▶ THE DATA
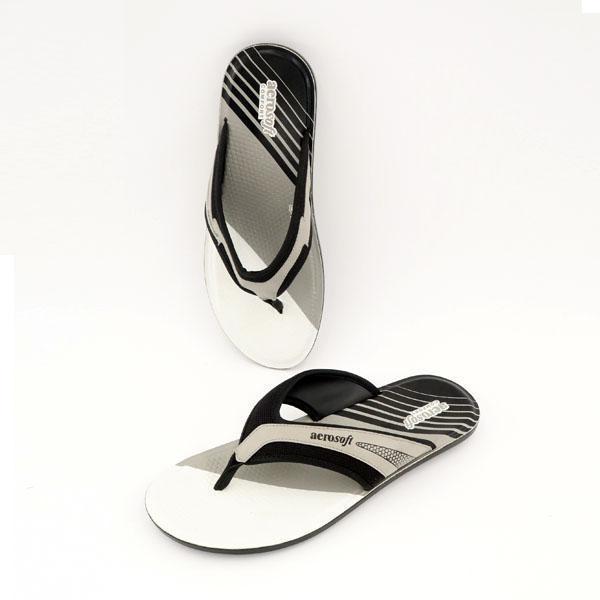 Aerosoft sandaler hvid herre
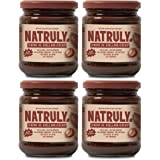NATRULY Hasselnöt och Kakaokräm, Sockerfri och Utan Sötningsmedel, Sötad med Cikoriafiber, Mjölkchokladsmak -Pack 4x300g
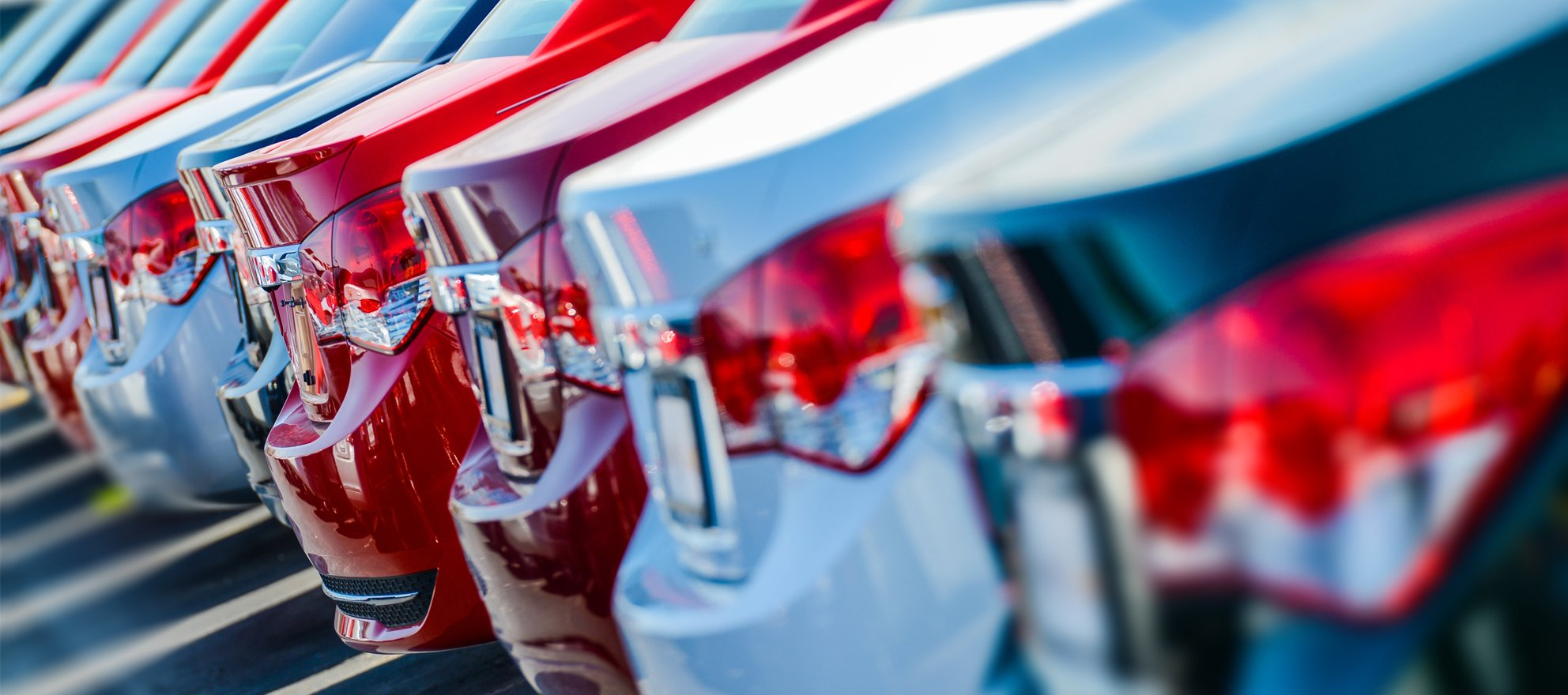 New car sales versus new home sales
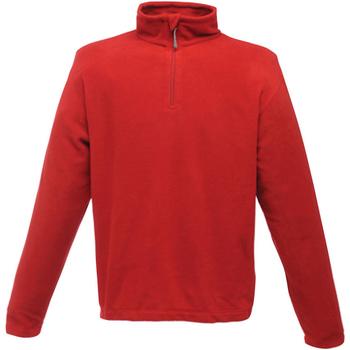 Textil Homem Casaco polar Regatta TRF549 Vermelho clássico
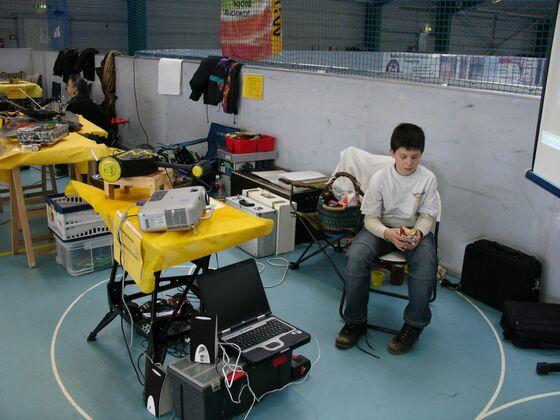 Team Rheinpower -  Fiesling 3.0 - Philipp . 2009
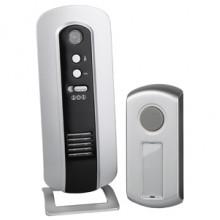 Звонок ЭРА C108 беспроводной (нов.упак) (10/60/480)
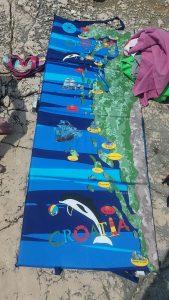 Strandmatte-de-Luxe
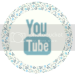 photo BlueFloralMediaIcons-Youtube.png
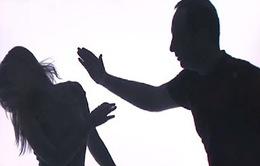 Mỗi ngày có 137 phụ nữ bị người thân sát hại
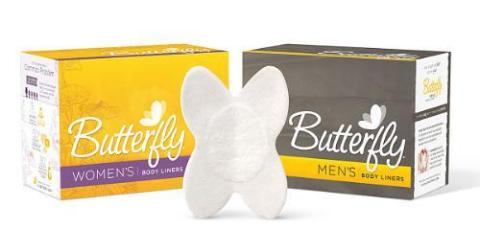 Butterfly products (Graphic: Business Wire)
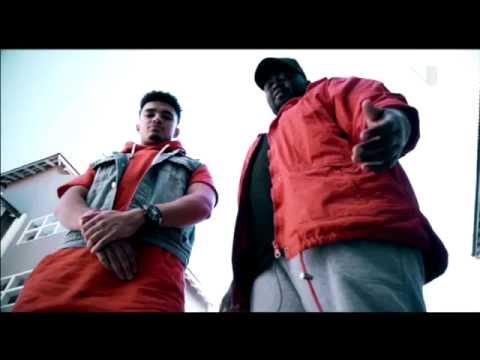V-Entertainment: Bigstar Johnson and Shane Eagle – Part 1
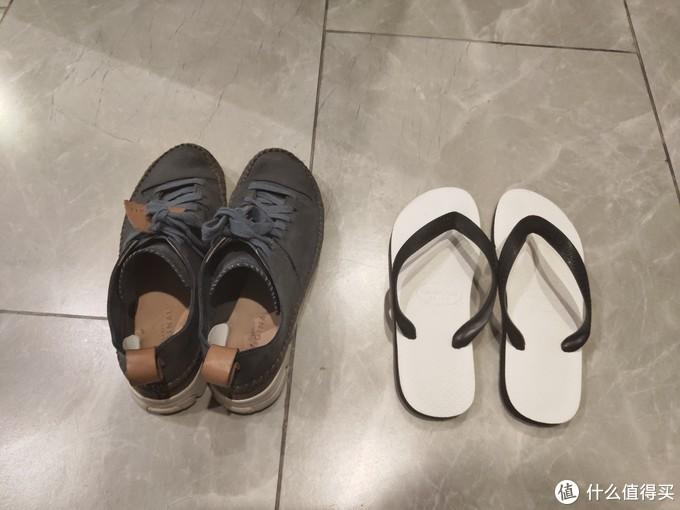 clarks三瓣鞋+人字拖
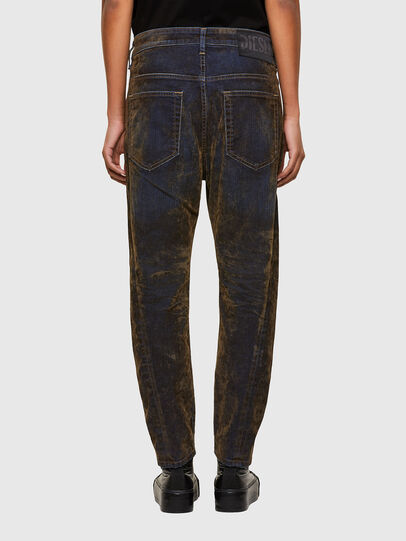 Diesel - Fayza 069RQ, Blu/Giallo - Jeans - Image 2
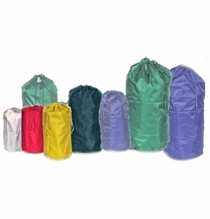 Advantage Large Rag Bag Stuff Sack | PREMIUM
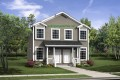Multi-Family Arlington Duplex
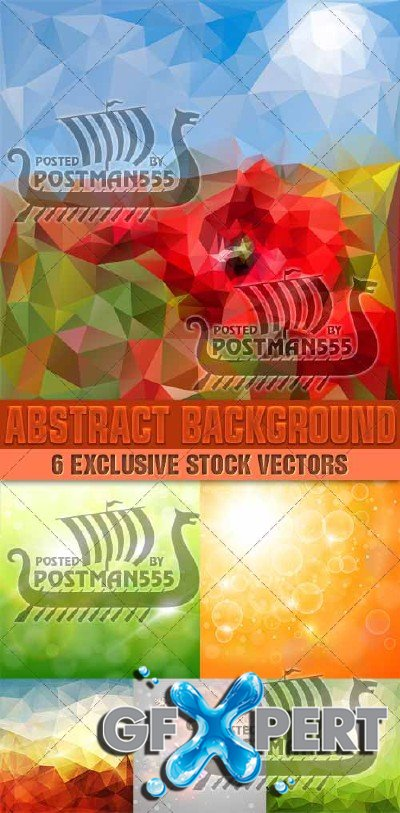 Abstract style backgrounds 10 - Vector
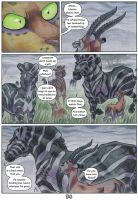 Africa -Page 74 by ARVEN92
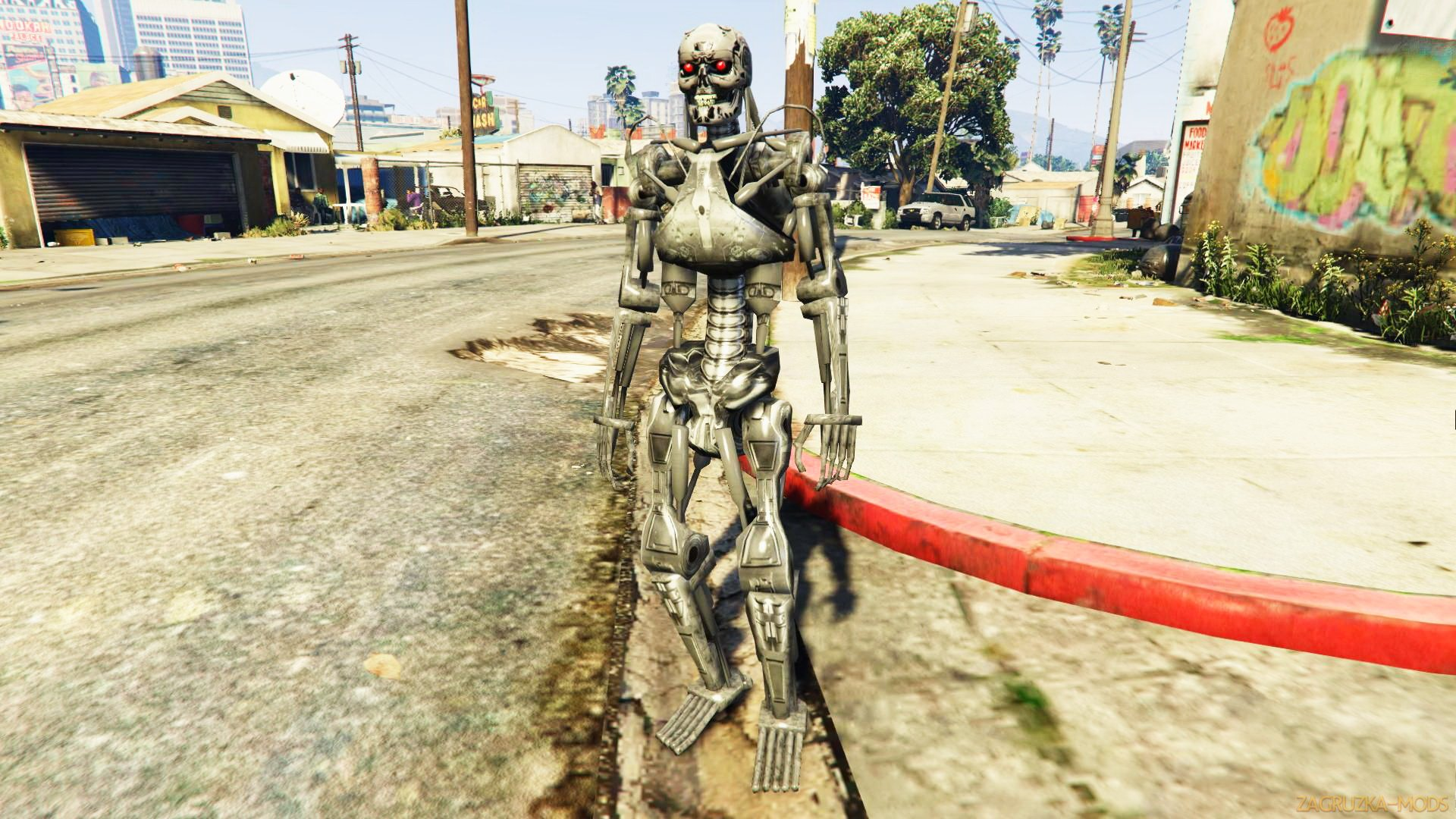 Terminator T-800 Mod v1.0 for GTA 5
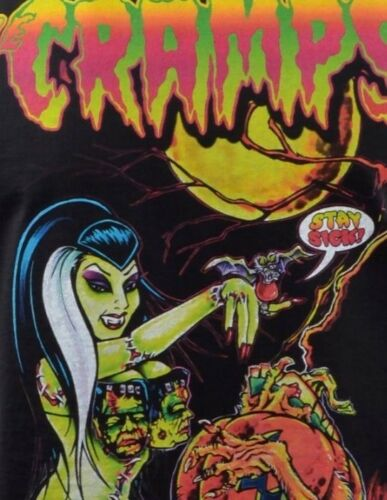 MENS FITTED VEST TANK JOHNNY ACE THE CRAMPS PUMPKIN HALLOWEEN HORROR PSYCHOBILLY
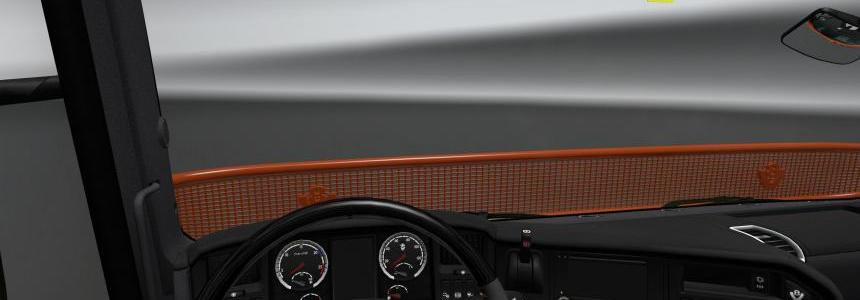 RJLs Scania R interior/Exterior Rework BETA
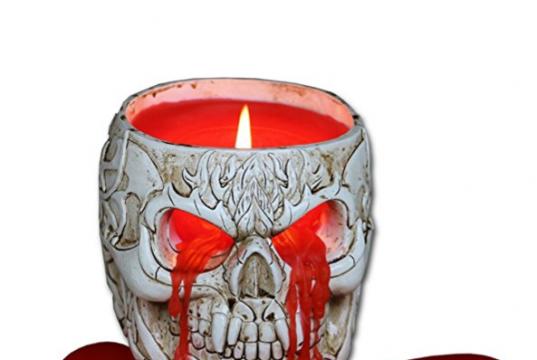 candela teschio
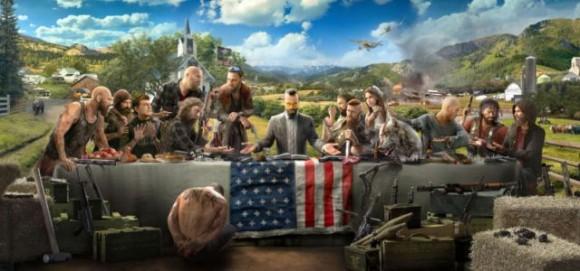 На Change.org была создана петиция с требованием изменить или отменить Far Cry 5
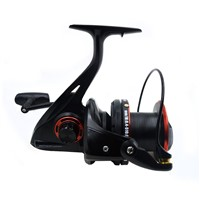 High Quality Chinese Manufactuer Custom Package 8000 Fishing Reel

▶ WORK REQUIRED
With all pictures omitted, return exactly the lines from the one containing "Africa -Page 74 by ARVEN92" through the end of the entries above.

▶ YOUR SOLUTION
 Africa -Page 74 by ARVEN92
 Terminator T-800 Mod v1.0 for GTA 5
 MENS FITTED VEST TANK JOHNNY ACE THE CRAMPS PUMPKIN HALLOWEEN HORROR PSYCHOBILLY
 RJLs Scania R interior/Exterior Rework BETA
 candela teschio
 На Change.org была создана петиция с требованием изменить или отменить Far Cry 5
 High Quality Chinese Manufactuer Custom Package 8000 Fishing Reel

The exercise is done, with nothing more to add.